Open MPI logo

Open MPI User's Mailing List Archives

  |   Home   |   Support   |   FAQ   |  

This web mail archive is frozen.

This page is part of a frozen web archive of this mailing list.

You can still navigate around this archive, but know that no new mails have been added to it since July of 2016.

Click here to be taken to the new web archives of this list; it includes all the mails that are in this frozen archive plus all new mails that have been sent to the list since it was migrated to the new archives.

Subject: Re: [OMPI users] blcr_checkpoint_peer: execvp returned -1
From: Josh Hursey (jjhursey_at_[hidden])
Date: 2008-04-30 09:24:50


On Apr 29, 2008, at 7:18 AM, Leonardo Fialho wrote:

> Josh,
>
> Yesterday at night I made some changes, checkout a new SVN version,
> and
> revise completely the BLCR installation. It´s working fine. I
> suspect 2
> different things:
>
> 1) cache or old files (configured with older BLCR version path) in
> autom4te, configure or dependencies;
> 2) some miss configuration in BLCR headers file.
>
> When I checkpoint/restart non-MPI application, such applications,
> probably, uses the correct libraries, but BLCR module was probably
> compiled with older headers (cache?).
>
> I´m trying to perform the error again, but before these changes (when
> it´s not working) BLCR returns the "bad file descriptor" (EBAFD)
> error,
> and the blcr module don´t catch this error, only return (-1) "child
> failed".

I'll take a look at this and try to have the Open MPI BLCR module
return something more representative of the actual error message.

## Material provided
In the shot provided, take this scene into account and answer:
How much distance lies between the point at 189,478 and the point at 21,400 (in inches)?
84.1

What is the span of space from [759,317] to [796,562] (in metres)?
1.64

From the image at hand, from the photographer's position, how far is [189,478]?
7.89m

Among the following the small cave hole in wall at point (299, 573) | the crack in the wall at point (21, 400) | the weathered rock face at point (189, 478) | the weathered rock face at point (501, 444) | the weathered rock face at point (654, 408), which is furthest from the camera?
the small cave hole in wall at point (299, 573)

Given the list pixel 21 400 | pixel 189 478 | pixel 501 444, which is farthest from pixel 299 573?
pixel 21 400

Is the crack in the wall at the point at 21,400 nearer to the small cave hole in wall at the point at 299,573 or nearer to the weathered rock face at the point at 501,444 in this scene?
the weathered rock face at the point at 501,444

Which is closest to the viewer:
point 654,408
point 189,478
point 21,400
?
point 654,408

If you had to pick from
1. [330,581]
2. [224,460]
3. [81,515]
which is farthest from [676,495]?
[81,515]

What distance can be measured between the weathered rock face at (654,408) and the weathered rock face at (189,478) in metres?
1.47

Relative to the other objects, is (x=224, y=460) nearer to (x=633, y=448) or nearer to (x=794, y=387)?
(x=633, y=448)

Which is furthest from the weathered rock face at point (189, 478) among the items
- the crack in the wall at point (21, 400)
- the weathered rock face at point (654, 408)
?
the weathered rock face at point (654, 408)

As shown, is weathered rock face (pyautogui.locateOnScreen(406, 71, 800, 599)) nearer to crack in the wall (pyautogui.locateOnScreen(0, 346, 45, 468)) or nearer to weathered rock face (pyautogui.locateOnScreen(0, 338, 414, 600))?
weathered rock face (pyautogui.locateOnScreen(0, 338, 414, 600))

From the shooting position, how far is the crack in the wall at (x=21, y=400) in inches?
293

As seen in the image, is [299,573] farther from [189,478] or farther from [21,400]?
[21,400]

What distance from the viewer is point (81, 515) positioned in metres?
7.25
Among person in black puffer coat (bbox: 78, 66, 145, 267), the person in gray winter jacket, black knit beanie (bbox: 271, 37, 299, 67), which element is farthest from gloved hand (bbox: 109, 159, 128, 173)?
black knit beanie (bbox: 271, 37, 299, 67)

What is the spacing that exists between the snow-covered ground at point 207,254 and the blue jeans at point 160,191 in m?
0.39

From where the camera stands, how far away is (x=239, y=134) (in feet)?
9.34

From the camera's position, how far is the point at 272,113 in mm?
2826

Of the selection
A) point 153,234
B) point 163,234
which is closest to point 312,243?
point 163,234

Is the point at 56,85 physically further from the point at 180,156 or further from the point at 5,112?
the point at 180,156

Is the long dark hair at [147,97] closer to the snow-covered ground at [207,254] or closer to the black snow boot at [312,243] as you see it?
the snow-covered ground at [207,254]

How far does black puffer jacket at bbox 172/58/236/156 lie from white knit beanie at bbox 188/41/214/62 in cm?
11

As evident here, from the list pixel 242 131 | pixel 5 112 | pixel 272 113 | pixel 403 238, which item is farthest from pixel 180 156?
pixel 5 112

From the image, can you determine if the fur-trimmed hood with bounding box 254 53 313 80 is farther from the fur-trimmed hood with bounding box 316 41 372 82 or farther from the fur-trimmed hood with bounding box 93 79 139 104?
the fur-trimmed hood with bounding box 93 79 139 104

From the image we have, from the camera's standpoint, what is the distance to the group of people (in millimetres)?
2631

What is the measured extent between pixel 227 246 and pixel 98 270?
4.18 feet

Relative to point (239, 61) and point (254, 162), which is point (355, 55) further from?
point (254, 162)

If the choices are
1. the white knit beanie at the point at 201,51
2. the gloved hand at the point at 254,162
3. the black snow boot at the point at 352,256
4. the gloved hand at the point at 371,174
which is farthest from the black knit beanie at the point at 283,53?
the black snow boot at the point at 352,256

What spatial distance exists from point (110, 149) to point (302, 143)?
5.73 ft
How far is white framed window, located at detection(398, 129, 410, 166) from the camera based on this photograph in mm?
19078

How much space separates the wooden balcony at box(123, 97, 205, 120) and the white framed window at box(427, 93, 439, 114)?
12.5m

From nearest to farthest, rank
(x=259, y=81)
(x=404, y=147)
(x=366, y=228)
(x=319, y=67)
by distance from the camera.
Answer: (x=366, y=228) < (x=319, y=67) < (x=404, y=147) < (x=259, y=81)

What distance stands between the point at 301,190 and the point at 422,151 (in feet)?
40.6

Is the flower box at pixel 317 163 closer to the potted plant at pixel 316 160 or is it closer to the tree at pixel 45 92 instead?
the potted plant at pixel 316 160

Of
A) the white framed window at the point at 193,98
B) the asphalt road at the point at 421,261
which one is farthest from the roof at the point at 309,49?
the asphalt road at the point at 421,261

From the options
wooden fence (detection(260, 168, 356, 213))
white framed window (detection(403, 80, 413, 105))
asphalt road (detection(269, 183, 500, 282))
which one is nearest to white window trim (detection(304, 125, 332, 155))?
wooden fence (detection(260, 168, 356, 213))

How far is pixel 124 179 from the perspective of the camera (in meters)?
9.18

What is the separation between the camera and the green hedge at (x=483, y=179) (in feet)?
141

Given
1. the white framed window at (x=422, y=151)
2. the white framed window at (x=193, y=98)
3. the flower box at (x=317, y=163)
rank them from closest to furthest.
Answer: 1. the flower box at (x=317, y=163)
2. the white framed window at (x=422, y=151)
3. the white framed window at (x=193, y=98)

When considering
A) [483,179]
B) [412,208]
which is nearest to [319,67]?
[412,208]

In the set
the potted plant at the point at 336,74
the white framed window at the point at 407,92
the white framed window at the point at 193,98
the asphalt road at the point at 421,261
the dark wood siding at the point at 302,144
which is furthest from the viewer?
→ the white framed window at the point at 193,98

## Work instructions
1 > According to the mailing list message, what error did BLCR return before the changes were made?
2 > Write out the passage of the mailing list message between "Open MPI User's" and "July of 2016.", inclusive.
The lines have no connection to the mailing list message.

## Answers for the exercise
1 > BLCR returned the "bad file descriptor" (EBAFD) error.

2 >
Open MPI User's Mailing List Archives

  |   Home   |   Support   |   FAQ   |  

This web mail archive is frozen.

This page is part of a frozen web archive of this mailing list.

You can still navigate around this archive, but know that no new mails have been added to it since July of 2016.